### Given instruction
Skip the pictures and repeat each line of the data exactly.

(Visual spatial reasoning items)

## Start

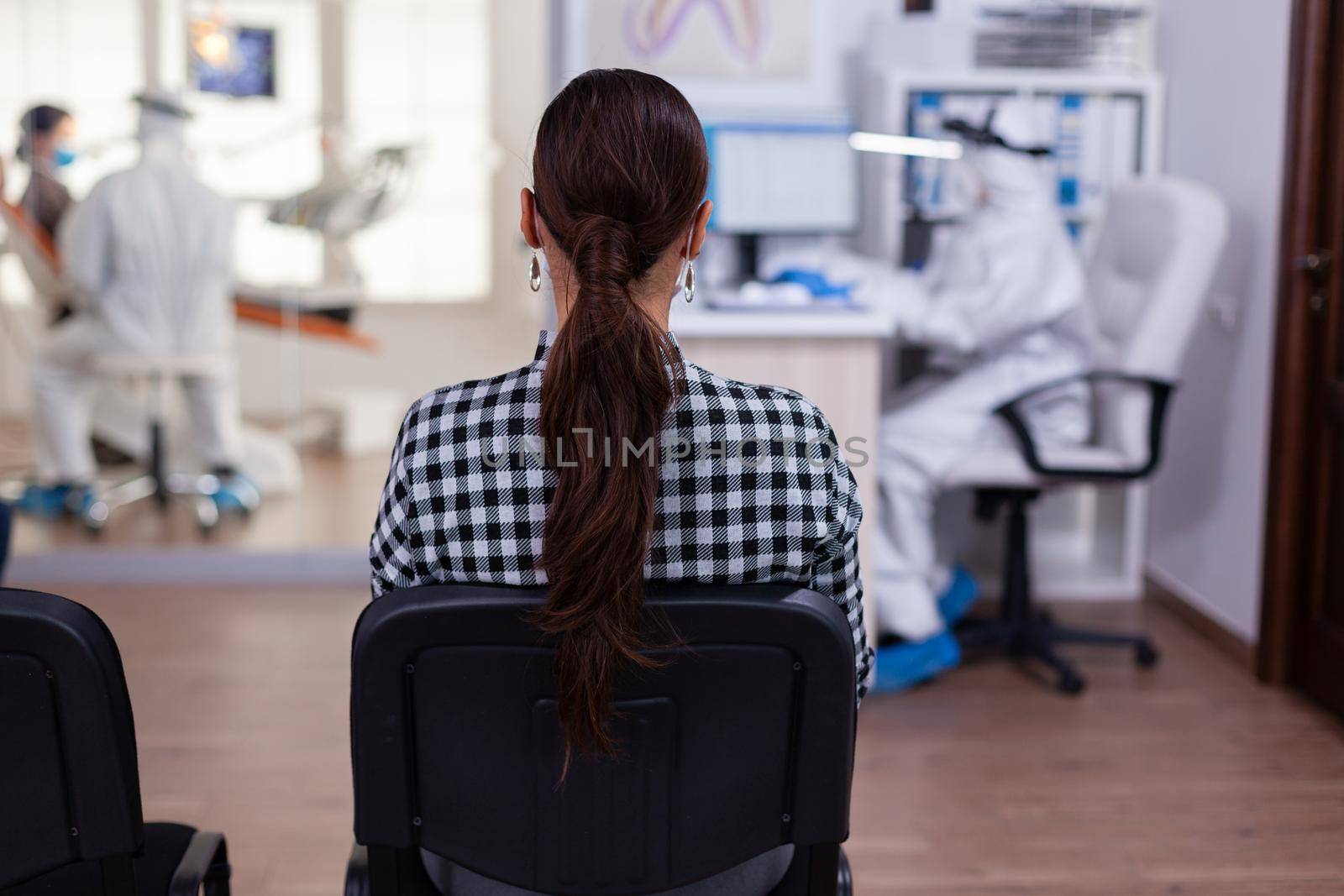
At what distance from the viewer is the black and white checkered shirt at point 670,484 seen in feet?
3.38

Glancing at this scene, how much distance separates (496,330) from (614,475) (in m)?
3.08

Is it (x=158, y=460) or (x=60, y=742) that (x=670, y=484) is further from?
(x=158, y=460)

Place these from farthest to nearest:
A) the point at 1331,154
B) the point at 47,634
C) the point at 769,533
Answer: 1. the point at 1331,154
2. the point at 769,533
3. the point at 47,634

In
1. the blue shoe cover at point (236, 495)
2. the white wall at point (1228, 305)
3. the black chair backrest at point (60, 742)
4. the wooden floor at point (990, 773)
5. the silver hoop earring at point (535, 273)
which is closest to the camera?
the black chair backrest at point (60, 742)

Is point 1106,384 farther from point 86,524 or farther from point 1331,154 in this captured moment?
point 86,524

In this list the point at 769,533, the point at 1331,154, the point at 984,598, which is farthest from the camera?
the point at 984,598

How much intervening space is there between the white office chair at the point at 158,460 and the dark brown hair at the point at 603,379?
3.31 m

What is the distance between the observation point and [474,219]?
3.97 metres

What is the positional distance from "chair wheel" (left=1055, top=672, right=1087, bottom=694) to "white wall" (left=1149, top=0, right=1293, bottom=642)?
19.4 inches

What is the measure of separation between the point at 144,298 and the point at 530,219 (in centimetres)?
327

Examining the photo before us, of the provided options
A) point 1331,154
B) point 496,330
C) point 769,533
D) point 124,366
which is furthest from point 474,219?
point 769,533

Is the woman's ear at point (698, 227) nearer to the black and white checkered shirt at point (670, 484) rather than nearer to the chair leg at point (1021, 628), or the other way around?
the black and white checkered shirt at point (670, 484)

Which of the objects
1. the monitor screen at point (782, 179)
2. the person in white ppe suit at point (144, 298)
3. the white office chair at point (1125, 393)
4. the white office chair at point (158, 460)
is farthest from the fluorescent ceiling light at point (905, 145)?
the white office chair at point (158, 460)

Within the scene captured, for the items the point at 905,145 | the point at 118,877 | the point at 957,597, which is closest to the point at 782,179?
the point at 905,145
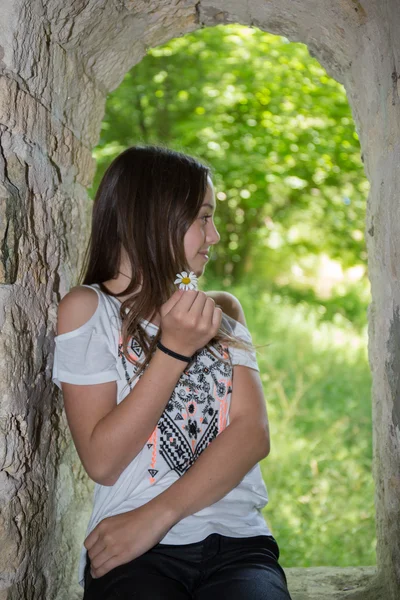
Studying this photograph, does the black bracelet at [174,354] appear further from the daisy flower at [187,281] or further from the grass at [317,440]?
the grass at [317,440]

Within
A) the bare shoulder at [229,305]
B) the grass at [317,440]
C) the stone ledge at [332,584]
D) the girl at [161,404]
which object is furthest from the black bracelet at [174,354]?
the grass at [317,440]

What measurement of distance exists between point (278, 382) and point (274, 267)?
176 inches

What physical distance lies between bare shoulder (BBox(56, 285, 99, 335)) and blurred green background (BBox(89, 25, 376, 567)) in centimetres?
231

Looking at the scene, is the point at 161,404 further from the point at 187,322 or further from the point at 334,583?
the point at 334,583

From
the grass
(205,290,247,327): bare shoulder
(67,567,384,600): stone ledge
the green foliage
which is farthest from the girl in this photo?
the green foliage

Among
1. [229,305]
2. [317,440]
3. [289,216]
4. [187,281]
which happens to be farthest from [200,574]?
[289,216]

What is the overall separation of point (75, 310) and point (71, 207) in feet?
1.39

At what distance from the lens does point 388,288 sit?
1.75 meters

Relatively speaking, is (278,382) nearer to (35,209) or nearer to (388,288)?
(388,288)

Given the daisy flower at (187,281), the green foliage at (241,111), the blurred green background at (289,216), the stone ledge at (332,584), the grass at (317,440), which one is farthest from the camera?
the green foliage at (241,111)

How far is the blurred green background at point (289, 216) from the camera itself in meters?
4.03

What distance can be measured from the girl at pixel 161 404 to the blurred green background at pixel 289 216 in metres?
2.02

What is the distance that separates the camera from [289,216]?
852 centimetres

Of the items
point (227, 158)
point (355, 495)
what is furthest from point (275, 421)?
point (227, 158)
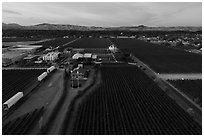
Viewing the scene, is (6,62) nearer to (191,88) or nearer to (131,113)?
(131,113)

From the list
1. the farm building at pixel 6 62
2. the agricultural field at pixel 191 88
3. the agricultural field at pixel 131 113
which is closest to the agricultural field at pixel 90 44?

## End

### Written solution
At what distance from the viewer is the black and white checkered shirt at point 670,484 seen in feet?
3.38

Glancing at this scene, how much distance separates (496,330) from (614,475) (in m)?
3.08

Is it (x=158, y=460) or (x=60, y=742) that (x=670, y=484) is further from?
(x=158, y=460)

Place these from farthest to nearest:
A) the point at 1331,154
B) the point at 47,634
C) the point at 769,533
Answer: 1. the point at 1331,154
2. the point at 769,533
3. the point at 47,634

In
1. the blue shoe cover at point (236, 495)
2. the white wall at point (1228, 305)
3. the black chair backrest at point (60, 742)
4. the wooden floor at point (990, 773)
5. the silver hoop earring at point (535, 273)
which is closest to the camera?
the black chair backrest at point (60, 742)

Is point 1106,384 farther from point 86,524 or farther from point 1331,154 in this captured moment?
point 86,524

In this list the point at 769,533, the point at 1331,154, the point at 984,598, which is farthest from the camera?
the point at 984,598

How much intervening space is there between the white office chair at the point at 158,460 and the dark brown hair at the point at 603,379?
3.31 m

What is the distance between the observation point and [474,219]?
3.97 metres

What is the positional distance from "chair wheel" (left=1055, top=672, right=1087, bottom=694) to "white wall" (left=1149, top=0, right=1293, bottom=642)?
19.4 inches

What is the measure of separation between the point at 144,298 and the point at 530,219 (in centimetres)?
327

Examining the photo before us, of the provided options
A) point 1331,154
B) point 496,330
C) point 769,533
D) point 124,366
which is furthest from point 474,219?
point 769,533

Is the woman's ear at point (698, 227) nearer to the black and white checkered shirt at point (670, 484) rather than nearer to the chair leg at point (1021, 628), or the other way around?
the black and white checkered shirt at point (670, 484)

Which of the objects
1. the monitor screen at point (782, 179)
2. the person in white ppe suit at point (144, 298)
3. the white office chair at point (1125, 393)
4. the white office chair at point (158, 460)
is farthest from the fluorescent ceiling light at point (905, 145)?
the white office chair at point (158, 460)

Within the scene captured, for the items the point at 905,145 | the point at 118,877 | the point at 957,597, which is closest to the point at 782,179?
the point at 905,145
Studying this photograph, does the black bracelet at [174,354] appear further from the daisy flower at [187,281] or further from the grass at [317,440]?
the grass at [317,440]

Within
A) the bare shoulder at [229,305]
B) the grass at [317,440]
C) the stone ledge at [332,584]
D) the girl at [161,404]
which object is furthest from the black bracelet at [174,354]?
the grass at [317,440]

What measurement of distance exists between point (278, 382) and point (274, 267)?
176 inches

What physical distance lies between bare shoulder (BBox(56, 285, 99, 335)) and blurred green background (BBox(89, 25, 376, 567)) in centimetres?
231

Looking at the scene, is the point at 161,404 further from the point at 187,322 or further from the point at 334,583?
the point at 334,583

From
the grass
(205,290,247,327): bare shoulder
(67,567,384,600): stone ledge
the green foliage
which is farthest from the girl in this photo?
the green foliage

Among
1. [229,305]
2. [317,440]
3. [289,216]
4. [187,281]
which happens to be farthest from [200,574]?
[289,216]

What is the overall separation of point (75, 310) and point (71, 207) in feet?
1.39

At what distance from the lens does point 388,288 sit?
1.75 meters

Relatively speaking, is (278,382) nearer to (35,209) or nearer to (388,288)?
(388,288)

Given the daisy flower at (187,281), the green foliage at (241,111), the blurred green background at (289,216), the stone ledge at (332,584), the grass at (317,440), which one is farthest from the camera?
the green foliage at (241,111)

How far is the blurred green background at point (289, 216) from the camera itself in meters?
4.03

What distance can be measured from the girl at pixel 161 404 to the blurred green background at pixel 289 216 in metres?
2.02

What is the distance that separates the camera from [289,216]?
852 centimetres

Of the items
point (227, 158)
point (355, 495)
what is furthest from point (275, 421)?
point (227, 158)
Viewing the scene, is (6,62) nearer to (191,88) or nearer to (131,113)?
(131,113)

From the list
1. the farm building at pixel 6 62
2. the agricultural field at pixel 191 88
3. the agricultural field at pixel 131 113
which is closest to the agricultural field at pixel 90 44?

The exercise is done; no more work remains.